(Consigne): Recopiez le passage de l'extrait sur Giselle situé entre « Giselle – Opéra » et « Un lifting réussi. » inclus, en renommant « lifting » en « relooking ».

(Extrait du document):

————

Giselle – Opéra National de Bordeaux

Giselle, new design

Elle incarne l’archétype du ballet romantique, celle que toutes les étoiles rêvent un jour d’interpréter : Giselle, paysanne au destin tragique qui fait le bonheur des balletomanes depuis sa création en 1841, année où Carlotta Grisi lui donne vie sur la scène de l’Académie Royale de Musique. Programmé en cette fin d’année à l’Opéra National de Bordeaux, le ballet-pantomime se voit offrir un lifting signé Matali Crasset. Un lifting réussi.

————

(Données enregistrées):

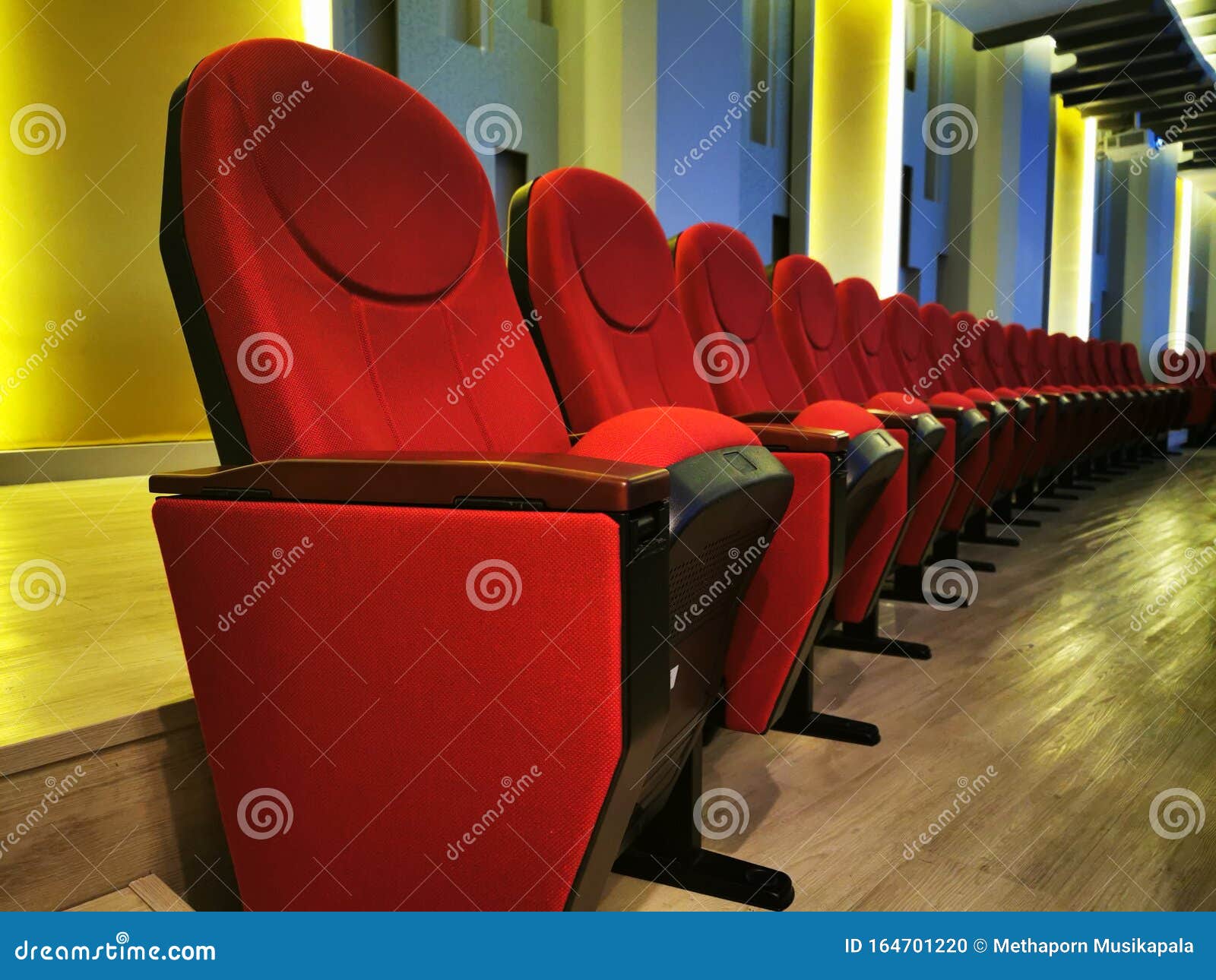 row of large red chair for watching movies in cinemas or theaters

————

(Réponse):
Giselle – Opéra National de Bordeaux

Giselle, new design

Elle incarne l’archétype du ballet romantique, celle que toutes les étoiles rêvent un jour d’interpréter : Giselle, paysanne au destin tragique qui fait le bonheur des balletomanes depuis sa création en 1841, année où Carlotta Grisi lui donne vie sur la scène de l’Académie Royale de Musique. Programmé en cette fin d’année à l’Opéra National de Bordeaux, le ballet-pantomime se voit offrir un relooking signé Matali Crasset. Un relooking réussi.